EAS Newsletter

From the Department of Earth & Atmospheric Sciences

Yuesu Jin, Ph.D. Student, Awarded AGU Paros Scholarship in Geophysical Instrumentation

Yuesu Jin, a fifth-year Ph.D. candidate, was one of three recipients of the 2022 AGU Paros Scholarships in Geophysical Instrumentation. The Paros Scholarships were established by Jerome M. Paros to support graduate students with a demonstrated interest in geophysical instrumentation and field measurements in seismology, atmospheric sciences, or ocean sciences. The scholarship provides a $5,000 cash award to each recipient.

Yuesu Jin with Dr. Yingcai Zheng & Dr. Nikolay Dyaur
Yuesu Jin (right) with his advisor Dr. Yingcai Zheng and collaborator Dr. Nikolay Dyaur.

Jin’s research focuses on wave-fracture interaction in the Earth’s subsurface. This phenomenon was identified using numerical modeling where a low frequency seismic wave can significantly amplify the fluid pressure in a fluid-filled fracture (the pressure surge effect).

This effect may be the underlying mechanism for triggered earthquakes, triggered volcanic/geyser eruptions, and liquefaction.

Jin made a significant contribution to the field by creating a low-frequency underwater acoustic experiment system, which includes a low-f source (10~70Hz) and a thin pressure sensor (0.2mm in thickness; frequency range: 0.1 – 600 Hz). He observed that in a 1.2 meters long water-filled fracture, the fluid pressure inside the fracture was amplified up to 25.5 times that of the incident wave pressure.

Figure
The experimental design for a new high temperature pressure transducer.

“This experimental proof of a pressure surge effect is an important milestone. In the context of triggered earthquakes, a significant pressure amplification can reduce the confining stress acting on the fault surfaces, cause them to slip, and result in a triggered earthquake,” said Jin’s advisor Dr. Yingcai Zheng .

With the support of the Paros Scholarship, Jin will take his work a step further.

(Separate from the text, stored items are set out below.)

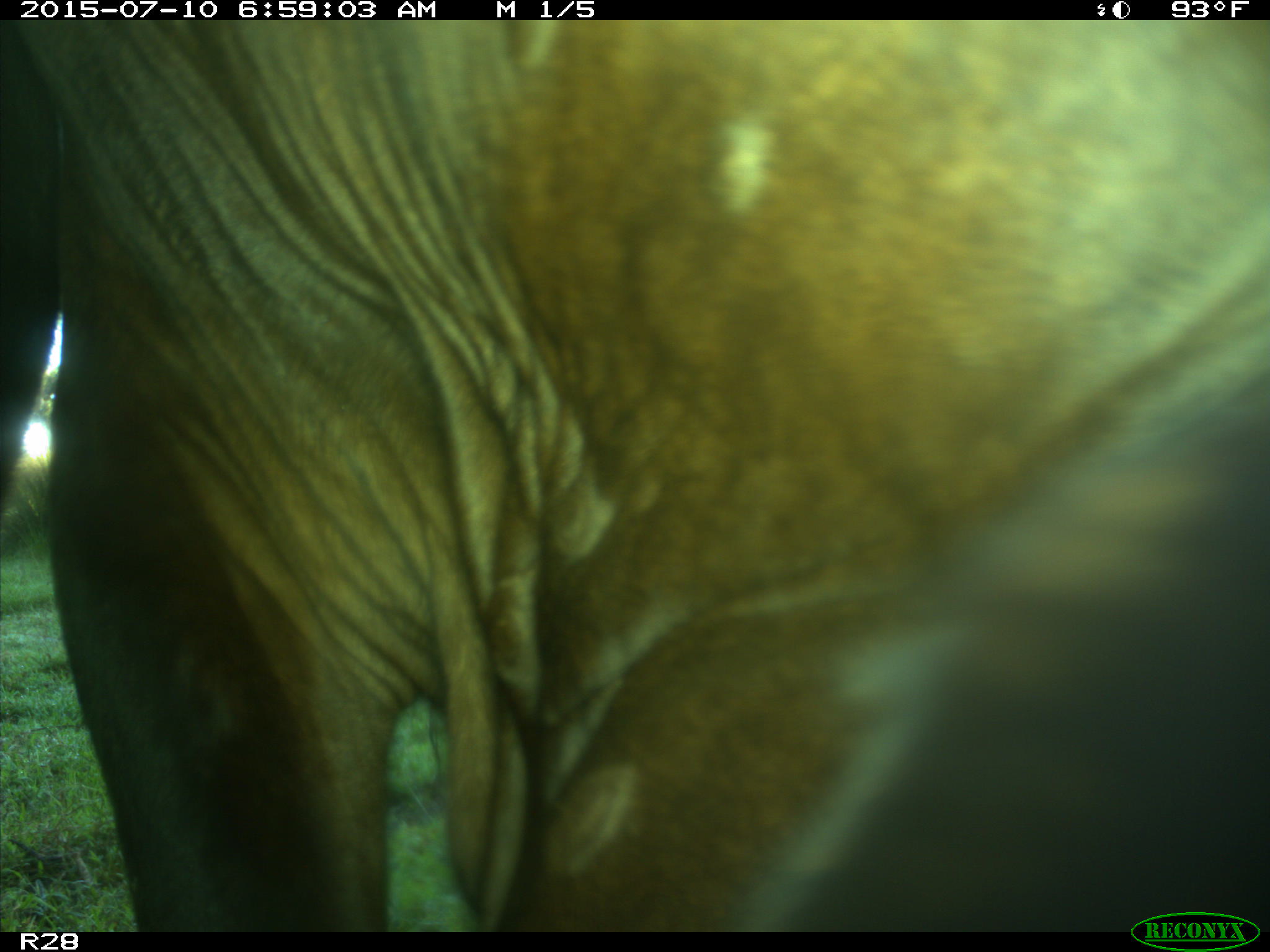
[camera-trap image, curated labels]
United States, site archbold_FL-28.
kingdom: Animalia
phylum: Chordata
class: Mammalia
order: Artiodactyla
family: Bovidae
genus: Bos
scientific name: Bos taurus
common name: domestic cow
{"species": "Bos taurus (domestic cow)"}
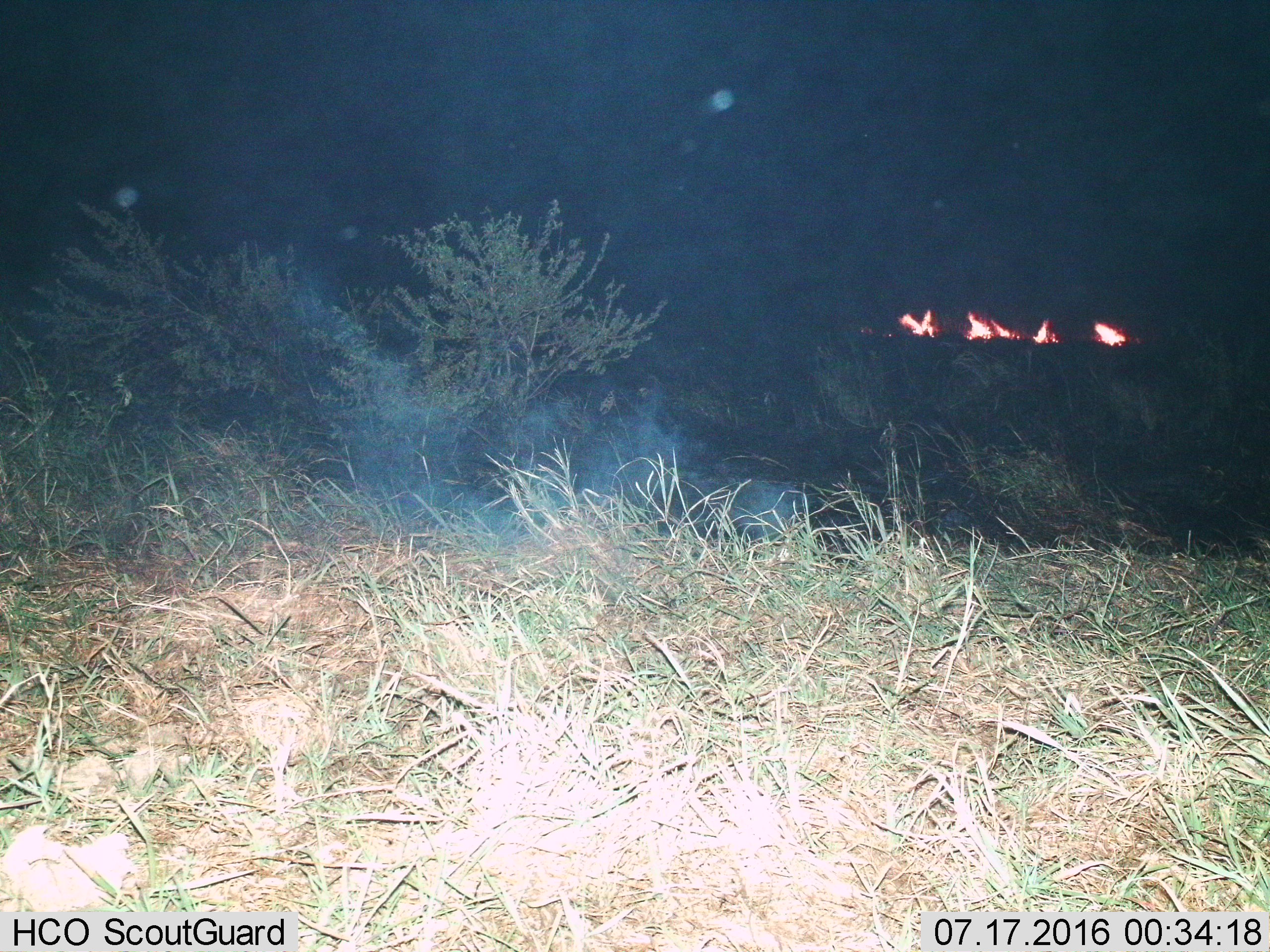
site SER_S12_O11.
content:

“The final goal is to test the pressure surge in places like geothermal fields. However, the subsurface conditions are much harsher than the ambient conditions,” Jin said.

Jin and Zheng want to make a new pressure sensor that can work in high-temperature environments using piezoelectric materials such as lithium niobate. To test the new sensor, they plan to build a vibration system with a furnace to test the transducer in high-temperature environments.

New sensors developed here will play an important role in the energy transition.

The pressure surge effect can be used to detect fractures in the cap rocks at geological carbon storage sites and geothermal fields where fractures provide the primary permeable pathways for fluids. Waste water injection and hydraulic fracking have both induced earthquakes. The injection of a large volume of high-pressure supercritical CO2 into rock formations may cause cap-rock integrity damage due to the pressure surge effect. These hazards require new geophysical instrumentation to monitor, prevent, or mitigate risks associated with the energy transition.

“I am happy to see we are making progresses in both software and hardware for fundamental science,” said Dr. Zheng.